Provided material Start Marker

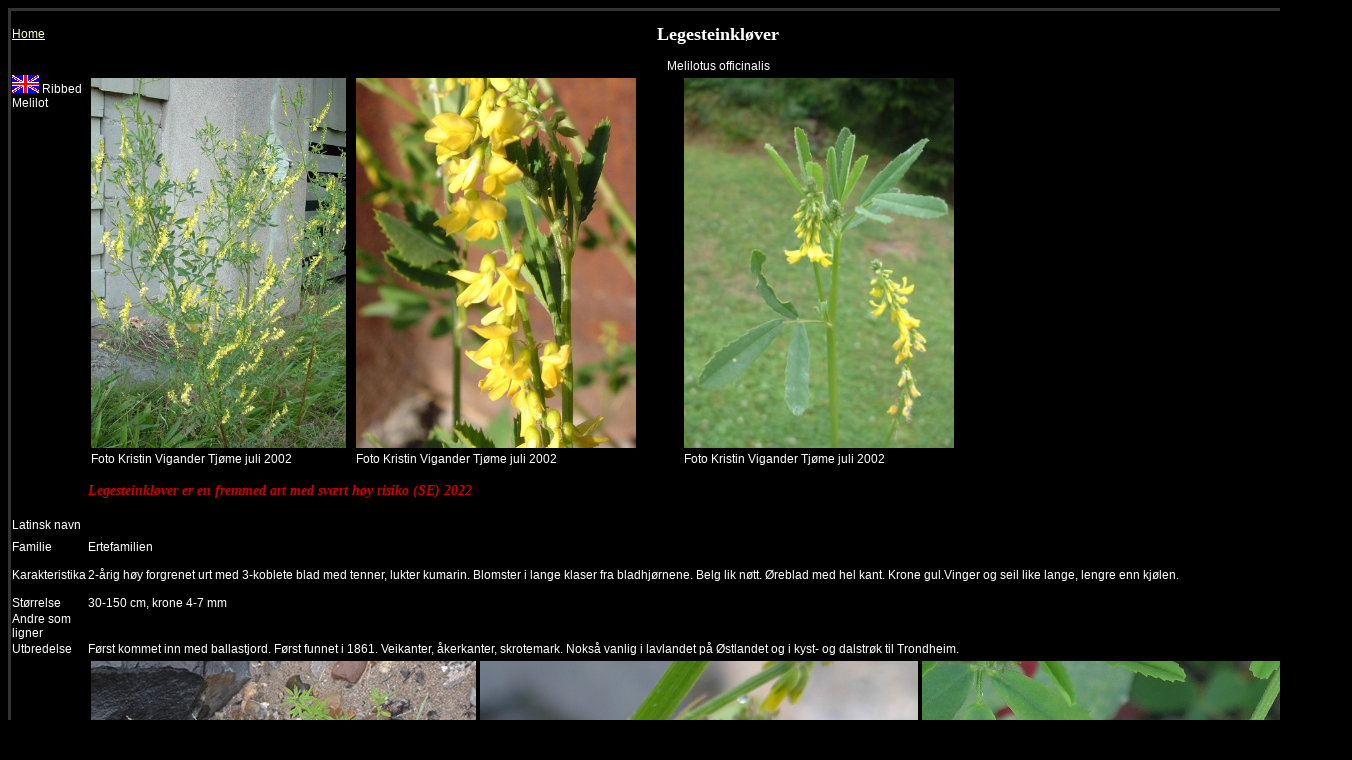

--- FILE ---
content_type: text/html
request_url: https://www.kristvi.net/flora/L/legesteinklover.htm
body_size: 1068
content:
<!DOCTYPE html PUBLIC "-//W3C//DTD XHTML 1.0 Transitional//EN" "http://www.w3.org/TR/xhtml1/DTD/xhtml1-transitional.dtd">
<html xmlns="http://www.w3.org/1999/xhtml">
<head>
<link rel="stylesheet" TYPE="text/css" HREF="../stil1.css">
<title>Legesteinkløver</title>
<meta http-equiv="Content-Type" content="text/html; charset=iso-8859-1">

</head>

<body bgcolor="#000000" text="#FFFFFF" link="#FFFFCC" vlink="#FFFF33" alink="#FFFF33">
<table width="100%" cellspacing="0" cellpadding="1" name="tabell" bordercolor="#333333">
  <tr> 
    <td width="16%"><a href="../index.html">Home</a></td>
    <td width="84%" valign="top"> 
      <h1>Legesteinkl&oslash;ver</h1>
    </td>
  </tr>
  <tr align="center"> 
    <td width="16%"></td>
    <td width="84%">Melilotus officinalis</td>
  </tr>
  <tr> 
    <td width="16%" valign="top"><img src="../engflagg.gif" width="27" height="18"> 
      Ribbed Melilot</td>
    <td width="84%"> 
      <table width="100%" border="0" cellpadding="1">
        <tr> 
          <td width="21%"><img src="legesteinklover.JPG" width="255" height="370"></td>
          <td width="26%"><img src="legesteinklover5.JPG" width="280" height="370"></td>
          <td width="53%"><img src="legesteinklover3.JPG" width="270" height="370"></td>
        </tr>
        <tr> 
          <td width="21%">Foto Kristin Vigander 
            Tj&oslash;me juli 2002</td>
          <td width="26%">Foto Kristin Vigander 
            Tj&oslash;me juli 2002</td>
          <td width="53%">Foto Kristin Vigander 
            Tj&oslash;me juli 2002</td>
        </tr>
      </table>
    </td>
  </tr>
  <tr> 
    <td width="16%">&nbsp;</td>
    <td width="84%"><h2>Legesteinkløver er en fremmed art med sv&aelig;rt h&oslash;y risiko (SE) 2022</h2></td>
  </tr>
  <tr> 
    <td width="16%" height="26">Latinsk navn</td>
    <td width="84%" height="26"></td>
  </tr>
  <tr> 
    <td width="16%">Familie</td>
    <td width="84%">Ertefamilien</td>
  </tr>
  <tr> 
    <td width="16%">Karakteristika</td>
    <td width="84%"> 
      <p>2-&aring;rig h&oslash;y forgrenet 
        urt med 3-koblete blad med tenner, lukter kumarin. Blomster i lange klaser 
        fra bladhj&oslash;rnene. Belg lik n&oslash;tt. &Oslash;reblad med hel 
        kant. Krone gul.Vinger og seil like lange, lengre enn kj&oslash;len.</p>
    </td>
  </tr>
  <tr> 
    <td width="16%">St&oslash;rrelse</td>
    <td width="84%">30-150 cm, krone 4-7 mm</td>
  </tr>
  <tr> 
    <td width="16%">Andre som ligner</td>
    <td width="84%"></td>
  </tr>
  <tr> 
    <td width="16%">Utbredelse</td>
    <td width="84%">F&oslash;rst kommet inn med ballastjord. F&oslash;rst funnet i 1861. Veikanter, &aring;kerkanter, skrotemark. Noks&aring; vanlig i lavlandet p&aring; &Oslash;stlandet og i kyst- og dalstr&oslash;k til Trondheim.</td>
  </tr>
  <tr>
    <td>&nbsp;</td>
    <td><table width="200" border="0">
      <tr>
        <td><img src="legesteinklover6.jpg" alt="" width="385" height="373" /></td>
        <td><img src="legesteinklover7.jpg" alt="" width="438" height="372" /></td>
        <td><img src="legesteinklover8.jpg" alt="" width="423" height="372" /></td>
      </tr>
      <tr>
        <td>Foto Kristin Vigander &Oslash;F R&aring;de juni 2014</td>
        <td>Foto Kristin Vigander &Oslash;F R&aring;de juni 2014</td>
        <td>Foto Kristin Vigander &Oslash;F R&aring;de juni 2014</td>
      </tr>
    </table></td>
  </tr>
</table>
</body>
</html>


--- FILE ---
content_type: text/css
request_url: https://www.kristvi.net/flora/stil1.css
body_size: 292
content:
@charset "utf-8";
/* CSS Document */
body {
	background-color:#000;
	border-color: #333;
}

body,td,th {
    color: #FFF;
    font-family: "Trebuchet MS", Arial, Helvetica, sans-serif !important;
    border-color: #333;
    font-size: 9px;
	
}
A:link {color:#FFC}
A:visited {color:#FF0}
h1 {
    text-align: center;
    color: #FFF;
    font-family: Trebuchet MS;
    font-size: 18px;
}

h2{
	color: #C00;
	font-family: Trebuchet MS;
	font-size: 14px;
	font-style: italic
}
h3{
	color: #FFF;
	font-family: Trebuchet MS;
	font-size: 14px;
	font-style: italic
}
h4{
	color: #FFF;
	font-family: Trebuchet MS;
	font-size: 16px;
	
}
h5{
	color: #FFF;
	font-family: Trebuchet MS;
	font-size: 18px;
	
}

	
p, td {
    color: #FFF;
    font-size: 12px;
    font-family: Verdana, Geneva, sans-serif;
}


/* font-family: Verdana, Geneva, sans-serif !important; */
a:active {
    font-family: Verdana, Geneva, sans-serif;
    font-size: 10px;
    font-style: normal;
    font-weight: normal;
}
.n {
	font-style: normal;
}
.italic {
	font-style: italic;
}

Provided material End Marker
Provided material Start Marker

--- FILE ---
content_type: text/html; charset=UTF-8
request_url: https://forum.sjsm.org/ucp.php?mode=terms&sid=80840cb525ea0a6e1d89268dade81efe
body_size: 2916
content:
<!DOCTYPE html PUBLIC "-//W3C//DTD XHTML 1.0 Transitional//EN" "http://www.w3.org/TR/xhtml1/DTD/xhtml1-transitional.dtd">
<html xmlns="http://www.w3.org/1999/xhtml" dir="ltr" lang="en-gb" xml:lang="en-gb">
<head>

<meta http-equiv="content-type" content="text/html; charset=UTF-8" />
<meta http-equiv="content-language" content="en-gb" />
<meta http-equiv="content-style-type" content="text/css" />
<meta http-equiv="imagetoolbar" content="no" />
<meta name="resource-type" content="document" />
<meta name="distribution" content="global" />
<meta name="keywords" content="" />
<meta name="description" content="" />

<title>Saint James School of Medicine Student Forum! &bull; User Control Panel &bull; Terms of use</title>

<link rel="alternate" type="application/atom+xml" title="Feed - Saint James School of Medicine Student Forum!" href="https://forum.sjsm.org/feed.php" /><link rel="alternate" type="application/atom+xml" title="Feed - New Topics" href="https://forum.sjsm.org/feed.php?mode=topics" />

Provided material End Marker
Provided material Start Marker

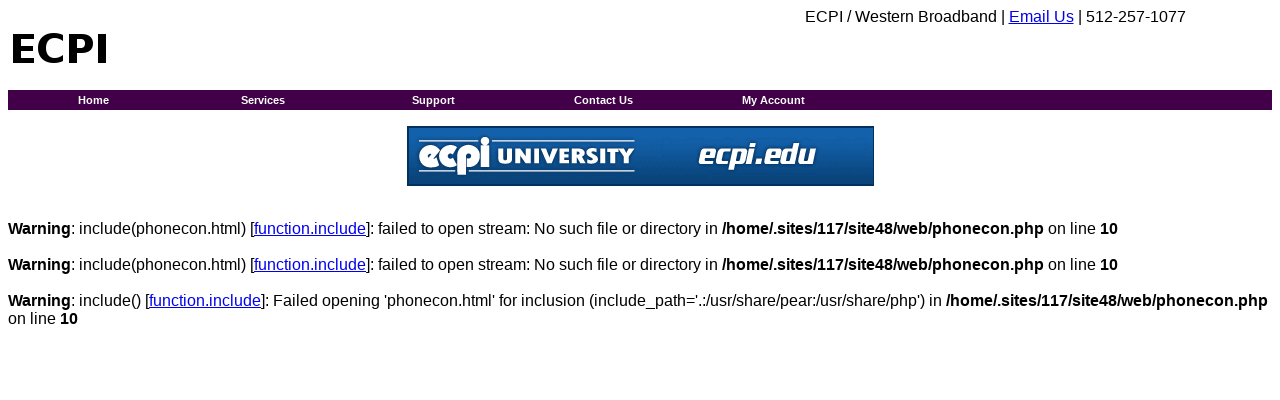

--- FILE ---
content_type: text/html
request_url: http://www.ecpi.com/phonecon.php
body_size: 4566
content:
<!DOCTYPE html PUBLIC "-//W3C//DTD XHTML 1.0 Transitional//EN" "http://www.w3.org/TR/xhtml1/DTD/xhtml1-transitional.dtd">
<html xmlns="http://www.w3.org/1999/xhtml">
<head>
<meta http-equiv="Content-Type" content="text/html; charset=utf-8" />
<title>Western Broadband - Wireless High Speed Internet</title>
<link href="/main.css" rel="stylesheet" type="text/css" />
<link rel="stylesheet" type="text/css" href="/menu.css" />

Provided material End Marker

Copy every line from the records above that contains the string "kristvi".

• Answer to this task:
request_url: https://www.kristvi.net/flora/L/legesteinklover.htm
request_url: https://www.kristvi.net/flora/stil1.css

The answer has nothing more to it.